## EXERCISE BRIEF
Extract all lines in the data that contain the word "species".

Stored data entries:

* * *

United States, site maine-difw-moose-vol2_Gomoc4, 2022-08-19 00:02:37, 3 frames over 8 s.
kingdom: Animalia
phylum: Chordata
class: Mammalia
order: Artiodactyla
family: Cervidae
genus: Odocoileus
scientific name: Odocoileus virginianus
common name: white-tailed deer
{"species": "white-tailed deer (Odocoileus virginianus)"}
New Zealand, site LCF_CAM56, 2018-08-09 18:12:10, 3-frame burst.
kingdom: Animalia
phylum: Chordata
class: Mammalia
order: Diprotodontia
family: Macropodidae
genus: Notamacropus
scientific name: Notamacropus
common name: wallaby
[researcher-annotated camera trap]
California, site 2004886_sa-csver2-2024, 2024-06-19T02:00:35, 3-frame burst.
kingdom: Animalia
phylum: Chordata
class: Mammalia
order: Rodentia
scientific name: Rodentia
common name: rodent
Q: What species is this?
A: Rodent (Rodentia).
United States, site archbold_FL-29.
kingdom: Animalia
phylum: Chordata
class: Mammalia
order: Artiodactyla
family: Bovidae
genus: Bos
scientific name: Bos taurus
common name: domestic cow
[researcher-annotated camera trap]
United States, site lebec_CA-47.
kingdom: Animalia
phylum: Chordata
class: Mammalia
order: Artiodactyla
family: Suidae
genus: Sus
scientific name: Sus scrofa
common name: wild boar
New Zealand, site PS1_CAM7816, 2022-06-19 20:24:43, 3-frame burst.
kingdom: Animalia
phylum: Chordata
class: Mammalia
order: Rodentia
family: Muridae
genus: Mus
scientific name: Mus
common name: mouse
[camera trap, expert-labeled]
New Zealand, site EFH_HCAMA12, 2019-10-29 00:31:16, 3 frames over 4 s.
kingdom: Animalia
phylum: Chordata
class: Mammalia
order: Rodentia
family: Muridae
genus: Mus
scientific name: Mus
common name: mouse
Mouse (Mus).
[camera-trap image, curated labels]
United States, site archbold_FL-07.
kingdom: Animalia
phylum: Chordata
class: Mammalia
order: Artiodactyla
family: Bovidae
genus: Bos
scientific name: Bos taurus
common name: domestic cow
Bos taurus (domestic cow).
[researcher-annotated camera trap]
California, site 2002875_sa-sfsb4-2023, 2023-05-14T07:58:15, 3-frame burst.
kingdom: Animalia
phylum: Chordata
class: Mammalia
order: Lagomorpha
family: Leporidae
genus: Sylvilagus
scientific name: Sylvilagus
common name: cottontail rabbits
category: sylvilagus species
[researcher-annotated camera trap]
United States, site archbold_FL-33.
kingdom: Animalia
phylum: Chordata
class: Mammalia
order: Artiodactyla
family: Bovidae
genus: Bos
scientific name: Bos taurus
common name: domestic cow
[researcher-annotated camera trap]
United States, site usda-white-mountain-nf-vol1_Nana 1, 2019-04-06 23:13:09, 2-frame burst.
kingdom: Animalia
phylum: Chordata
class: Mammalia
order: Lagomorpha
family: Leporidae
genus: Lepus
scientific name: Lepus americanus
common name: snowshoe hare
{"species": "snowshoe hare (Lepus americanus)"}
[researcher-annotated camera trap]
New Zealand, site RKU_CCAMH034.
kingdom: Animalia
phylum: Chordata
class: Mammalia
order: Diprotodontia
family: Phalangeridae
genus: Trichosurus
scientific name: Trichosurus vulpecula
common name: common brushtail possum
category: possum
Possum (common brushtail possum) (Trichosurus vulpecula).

* * *

## WORKED SOLUTION
{"species": "white-tailed deer (Odocoileus virginianus)"}
Q: What species is this?
category: sylvilagus species
{"species": "snowshoe hare (Lepus americanus)"}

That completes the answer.